I have a dream!

by Florentine van der Beek

 

 

The life of Dr. Martin Luther King, Jr.

Michael Luther King, Jr. was born on January 15, 1929 in Atlanta, Georgia. In 1935, his father, Reverend Michael Luther King, Sr., changed both their names in Martin to honor the German Protestant.

Martin Luther King, Jr. was born into a family of pastors. Both his grandfather and his father were ministers of the Ebenezer Baptist Church in Atlanta. King went to a segregated public school in Georgia where graduated at the age of fifteen. In 1948, he received a BA (Bachelor of Arts)degree in sociology from Morehouse College, a distinguished Negro Institution in Atlanta. In 1951, after 3 years of theological study at Crozer Theological Seminary in Chester, Pennsylvania, King received a BD (Bachelor of Divinity) degree. During his study, he was elected senior class president of a predominantly white class. In September 1951, King started doctoral studies in systematic theology at Boston University, from which he received his Doctor of Philosophy in 1955.

In 1953, he accepted a job as pastor of the Dexter Avenue Baptist Church in Montgomery Alabama at the age of 24. The same year, he married Coretta Scott, with whom he had two sons and two daughters.

Martin Luther King, Jr. had always been very committed to civil rights he became member of the executive committee of the NAACP (National Association for the advancement of Colored People). In December of 1955, King was approached by E.D. Nixon, head of the Montgomery NAACP, to lead the bus boycott in Montgomery after Rosa Parks, an African American woman, was arrested for not giving up her seat in a bus to a white man.

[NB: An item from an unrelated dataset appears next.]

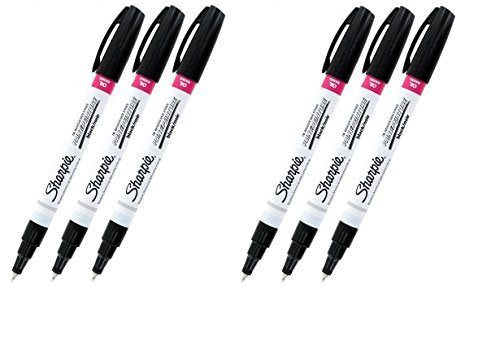 Sharpie Oil-Based Paint Marker, Extra Fine Point, Black Ink,Pack of 6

During the days of the boycott, which lasted 381 days, King was arrested, his family was threatened, and his house was bombed. Despite this clear opposition, he became a leader of the civil rights movement.

In 1957, King and other southern black ministers founded the Southern Christian Leadership Conference (SCLC) of which he was elected president. Their goal was to carry out nonviolent resistance to unjust laws. The ideals of this organization came from Christianity; the operational methods from Gandhi. “Let nobody pull you so low as to hate them”,  was the important message that King gave to his followers.

In 1959, King visited Gandhi and his family in India to further explore the nonviolent protest strategies. This visit deeply affected him and made him more strongly committed to the civil rights movement.

Later that year, Martin Luther King, Jr. resigned from Dexter Church and became co-pastor at the church of his father in Atlanta. During that time he concentrated on demonstrations in cities like Birmingham, Alabama (1963), St. Augustine, Florida (1964), and Selma, Alabama (1965) for basic civil rights, right to vote labor rights and desegregation. The non violent protest actions attracted the attention of the media and reached newspaper headlines throughout the world. They evoked public sympathy and civil rights became the most important political issue in the 1960’s.

The march on Washington for Jobs and Freedom, in 1963, is the place where King held his famous “I have a dream” speech in front of 250.000 protestors.

 In 1963, King was elected ‘Man of the Year’ by Time magazine and in 1964, he received the Nobel prize for peace at only 35 years old, which made him the youngest man to receive a Nobel prize. The prize money of $50,123 went to the civil rights movement.

However, besides success, Martin Luther King, Jr. also encountered a lot of opposition. The civil rights movement became more radicalized and King’s message of peaceful protest was not shared by many young African Americans, who tended to follow Malcolm X, a member of Nation of Islam, or the Black Muslims. Also, the FBI tried to undermine his leadership because of  his criticism on the Vietnam War. King called the U.S. government "the greatest purveyor of violence in the world today” which led to tensions between him and the Lyndon Johnson administration.

In 1967, King decided to start a campaign, the Poor People’s Campaign, to confront economical issues that had not yet been addressed during the civil rights movement. The organization demanded aid for the poorest communities in the United States and a bill that obliged the government to provide job programs to reconstruct society.

On April 3, 1968, King showed support to a protest march of African American garbage workers in Memphis Tennessee who were striking for higher wages and better treatment.

On the evening of April 4, 1968, Martin Luther King, Jr. was assassinated on the balcony of his motel at the age of 39. His death caused riots nationwide and President Johnson called for a national day of grieve on April 7.

Today, Martin Luther King is, for some, an example of great leadership and an inspiration for nonviolent protests, for others he is a militant who tried to bring about political and social change with his rebel views.